U.S. stocks tumbled on Friday while the U.S. dollar hit a more than two-year high as investors prepared for a bevy of interest rate hikes in a global inflation fight.
All three major Wall Street indices ended down more than 2% a day after Federal Reserve Chairman Jerome Powell indicated that the U.S. central bank was preparing a half-point interest rate hike at its May meeting, with more to come.
The Dow Jones Industrial Average closed down 2.82%, while the S&P 500 lost 2.77% and the Nasdaq Composite dropped 2.55%.
The MSCI world equity index, which tracks shares in 45 nations, fell 2.46%.
Powell drove headlines on Thursday by saying a 50 basis point rate hike is “on the table” at the Feds next meeting, adding that it “is appropriate to be moving a little more quickly” to combat inflation.
“Markets are very uneasy about the growing likelihood of a policy error by the Federal Reserve. When a Fed official suggests a 50 basis points hike, markets immediately start trying to price in 75 basis point hikes,” said Jamie Cox, managing partner at Harris Financial Group in Richmond, Virginia.
The prospect of aggressive hikes was a boon to the U.S. dollar, which surged to a more than two-year high on Friday. The dollar index, which tracks the greenback versus a basket of six currencies, was last up 0.6% to 101.18, clearing levels not seen since March 2020.
The dollars surge took a toll on fellow safe-haven gold, with spot gold prices falling 0.9% to $1,933.94 an ounce.
Yields on U.S. Treasury bonds were also on the uptick as traders prepared for higher rates, with short-dated bonds hitting three-year highs in Friday trading.
Two-year note yields, highly sensitive to interest rate moves, rose to 2.789%, the highest since December 2018, before dipping lower to 2.697% in the afternoon. Benchmark 10-year yields were last at 2.899%, after reaching 2.981% on Wednesday, also the highest since December 2018.
“Were repeating the same message from central bankers, and every time each repetition ratchets short interest rates higher,” said Jim Vogel, an interest rate strategist at FHN Financial in Memphis, Tennessee.
Oil was down on the week, as concerns of looming interest rate hikes, weaker global growth and COVID-19 lockdowns in China hurting demand outweighed a potential European Union ban on Russian oil that would tighten supply. [O/R]
Brent crude fell 2% at $106.16 a barrel, while U.S. West Texas Intermediate (WTI) crude declined 2.03% to $101.69 a barrel.

### [SOURCE MATERIAL]
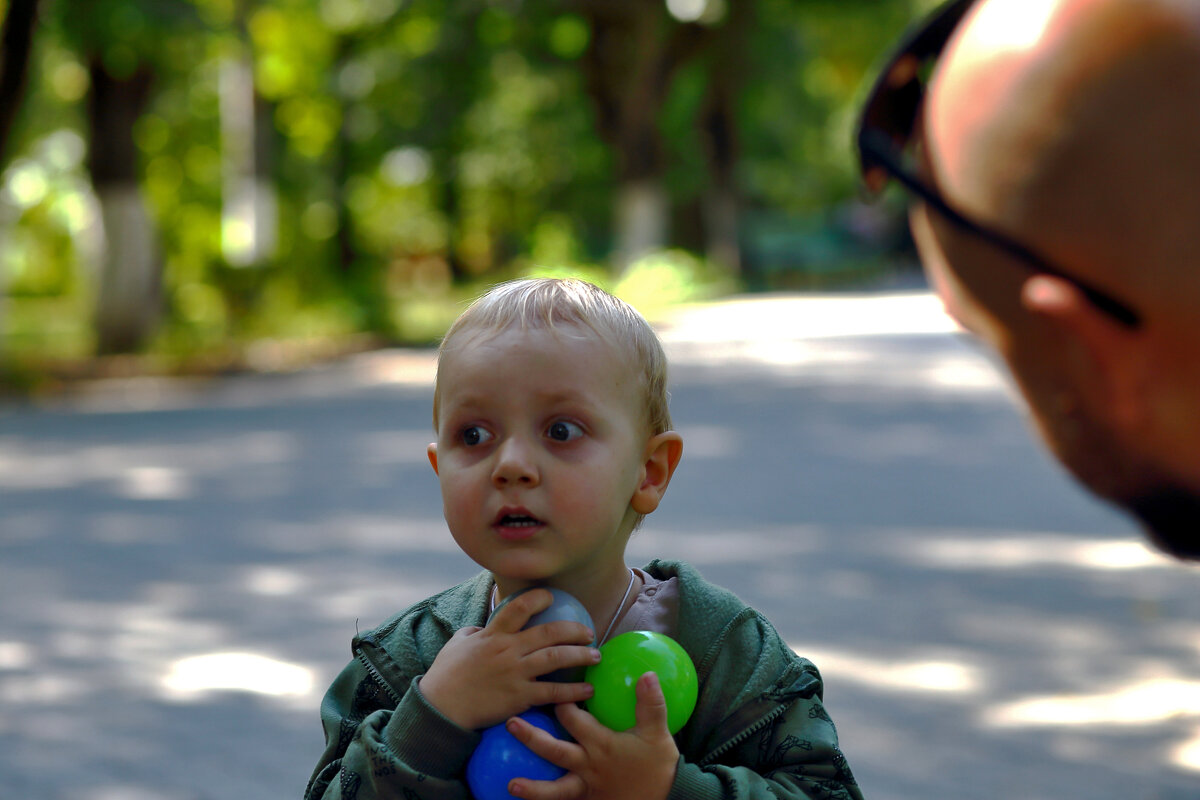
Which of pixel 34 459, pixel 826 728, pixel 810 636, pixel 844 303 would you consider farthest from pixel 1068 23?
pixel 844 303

### [ACTIONS TO TAKE]
[1] In the market report, what level did the dollar index reach?
[2] Output the market report text between "Two-year note yields, highly" and "in Memphis, Tennessee.", inclusive.
The data above has no connection to the market report.

### [RESULTS FOR EACH TASK]
[1] It was last up 0.6% to 101.18.

[2]
Two-year note yields, highly sensitive to interest rate moves, rose to 2.789%, the highest since December 2018, before dipping lower to 2.697% in the afternoon. Benchmark 10-year yields were last at 2.899%, after reaching 2.981% on Wednesday, also the highest since December 2018.
“Were repeating the same message from central bankers, and every time each repetition ratchets short interest rates higher,” said Jim Vogel, an interest rate strategist at FHN Financial in Memphis, Tennessee.